## EXCERPT TO READ
---------------

Adamclisi (/ro/) is a commune in Constanța County, in the Dobrogea region of Romania.

==History==

The Battle of Adamclisi was a major clash fought nearby during Trajan's Dacian Wars in the winter of 101/102 between the Roman Empire and the Dacians resulting in a decisive Roman victory, though both sides suffered very heavy casualties.

A Roman fort named Civitas Tropaensium was built here and in 109 AD Trajan's Trophy (Tropaeum Traiani) was built to commemorate his victories over the Dacians.

Colonized with Roman veterans of the Dacian Wars, the city was the largest Roman city of Scythia Minor and became a municipium in the year 170. Destroyed by the Goths, it was rebuilt during the rule of Constantine the Great with better defensive walls, which defended the city successfully until the Avars sacked it in 587. After that moment, it ceased to be among the important cities of Dobrogea and was no longer mentioned for seven hundred years.

During the Ottoman rule, the village was re-founded by Turkish settlers. After Dobruja was awarded to Romania, in 1878, the Muslim population left for Turkey, leaving the village deserted. However, in 1880 - 1881, the village was re-settled with Romanians from Transylvania and Teleorman.

---------------

## INFORMATION PROVIDED

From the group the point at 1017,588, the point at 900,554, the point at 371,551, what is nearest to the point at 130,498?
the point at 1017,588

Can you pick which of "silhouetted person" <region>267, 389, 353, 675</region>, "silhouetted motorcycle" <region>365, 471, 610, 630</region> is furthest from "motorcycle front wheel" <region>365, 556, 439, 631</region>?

---------------

## TASKS FOR THIS EXERCISE
(1) Answer these questions using the text on Adamclisi, one answer per line:
(a) In which year did the city become a municipium?
(b) Who sacked the city in 587?
(c) From which areas did the Romanians who resettled the village in 1880–1881 come?
(2) Extend the text on Adamclisi, starting after its final sentence.

## TASK RESPONSES
(1)
(a) 170
(b) The Avars
(c) Transylvania and Teleorman

(2)
==Etymology==
The current name has a Turkish origin and it is an adaptation in Romanian of "Adam Kilisse" which means "the Church of Adam" (when the Turkish people settled in this area, they thought the Ancient Roman monument was a church).

==Villages==
Villages in the Adamclisi commune:
- Adamclisi (historical name: Adam Kilisesi)
- Abrud (historical name: Mulciova) – named after Abrud, Alba County
- Hațeg (historical name: Arabagi, Arabacı) – named after Hațeg, Hunedoara County
- Urluia (historical name: Urluchioi, Uğurluköy)
- Zorile (historical name: Cherimcuius, Kerimkuyusu)

The territory of the commune also includes the former village of Cucuruz (historical name: Iusuf Punar), located at , nominally merged with Urluia by the 1968 administrative reform.

==Demographics==

At the 2021 census, Adamclisi had a population of 2,044; of those, 89.97% were Romanians and 3.25% Turks. At the 2011 census, the population of the commune was 2,250, and that included 90.98% Romanians and 2.09% Turks.